Two years after a national election that experts say pitted the “American Heartland” against the rest of the nation, pinning the region down has only gotten trickier.
In fact, the proliferation of “red vs. blue” maps and apocalyptic talkshow punditry has if anything made it harder for the region to get a clear sense of itself and how it is doing.
Instead, the national debate purveys conflicting, distorted images that often portray the region either as a vast “flyover” interior where jobs have disappeared and anger is pervasive, or else as an idyllic expanse of wheat fields, reviving factories, and mid-sized cities filled with startups.

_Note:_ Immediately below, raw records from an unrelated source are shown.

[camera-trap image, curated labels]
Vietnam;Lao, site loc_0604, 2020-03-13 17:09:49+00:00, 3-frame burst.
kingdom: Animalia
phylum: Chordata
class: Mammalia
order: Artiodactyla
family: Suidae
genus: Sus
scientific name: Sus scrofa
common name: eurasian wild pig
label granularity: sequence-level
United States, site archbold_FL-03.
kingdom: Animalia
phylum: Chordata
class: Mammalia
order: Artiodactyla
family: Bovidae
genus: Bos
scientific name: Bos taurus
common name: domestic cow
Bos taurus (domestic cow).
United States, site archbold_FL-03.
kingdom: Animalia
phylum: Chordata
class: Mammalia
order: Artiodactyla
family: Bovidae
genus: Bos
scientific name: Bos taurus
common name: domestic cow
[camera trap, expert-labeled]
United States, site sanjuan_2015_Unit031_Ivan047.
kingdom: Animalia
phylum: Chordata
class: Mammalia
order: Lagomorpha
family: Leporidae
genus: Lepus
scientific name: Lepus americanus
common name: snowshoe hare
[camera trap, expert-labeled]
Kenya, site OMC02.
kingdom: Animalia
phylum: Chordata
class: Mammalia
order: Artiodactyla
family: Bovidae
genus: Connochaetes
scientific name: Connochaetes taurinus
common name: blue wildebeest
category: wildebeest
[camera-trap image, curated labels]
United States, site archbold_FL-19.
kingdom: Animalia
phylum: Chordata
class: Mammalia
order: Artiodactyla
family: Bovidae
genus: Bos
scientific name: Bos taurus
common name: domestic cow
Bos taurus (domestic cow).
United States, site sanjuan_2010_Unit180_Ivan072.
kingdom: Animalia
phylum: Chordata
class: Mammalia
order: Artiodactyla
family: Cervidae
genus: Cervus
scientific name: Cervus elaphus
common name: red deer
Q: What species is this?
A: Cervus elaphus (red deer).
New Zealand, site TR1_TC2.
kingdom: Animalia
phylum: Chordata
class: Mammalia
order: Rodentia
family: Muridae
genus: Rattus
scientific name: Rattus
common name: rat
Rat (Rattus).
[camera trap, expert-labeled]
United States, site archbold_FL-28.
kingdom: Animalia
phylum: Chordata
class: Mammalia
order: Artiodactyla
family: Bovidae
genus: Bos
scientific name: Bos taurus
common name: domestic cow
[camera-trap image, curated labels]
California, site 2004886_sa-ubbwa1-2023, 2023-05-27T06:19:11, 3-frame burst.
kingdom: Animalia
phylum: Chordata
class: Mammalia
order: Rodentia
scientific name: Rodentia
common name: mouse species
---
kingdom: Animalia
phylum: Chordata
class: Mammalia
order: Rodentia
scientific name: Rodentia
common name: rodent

To be sure, some of the social media “hot takes” and journalistic quick hits have their truth, and even their use. But what Heartland changemakers really need now is a more clarifying look at the region. Such a chronicle—by the numbers, with an agreed-upon geography— might actually help in promoting understanding and bringing the conversation home.
Which is the point of this factbook: Prepared to support the Walton Family Foundation’s inaugural Heartland Summit, the State of the Heartland: Factbook 2018 is intended to help Heartland leaders and citizens get on the same page about the region’s current condition and its trajectory at a crucial time.
To that end, this factbook adopts a new state-based definition of the region developed by the Walton Family Foundation (WFF) and then provides a series of 26 socioeconomic measures focused on how the defined region’s economy has been performing since the recent financial crisis. The geography employed consists of 19 inland states. The indicators, meanwhile, presume the fundamental importance of economic vitality to regional, social, and cultural health. As such, the factbook’s indicators first cover nine aspects of the region’s topline outcomes in the search for growth, prosperity, and inclusion. After that, 17 indicators are used to benchmark the region’s standing on four sorts of drivers of strong outcomes.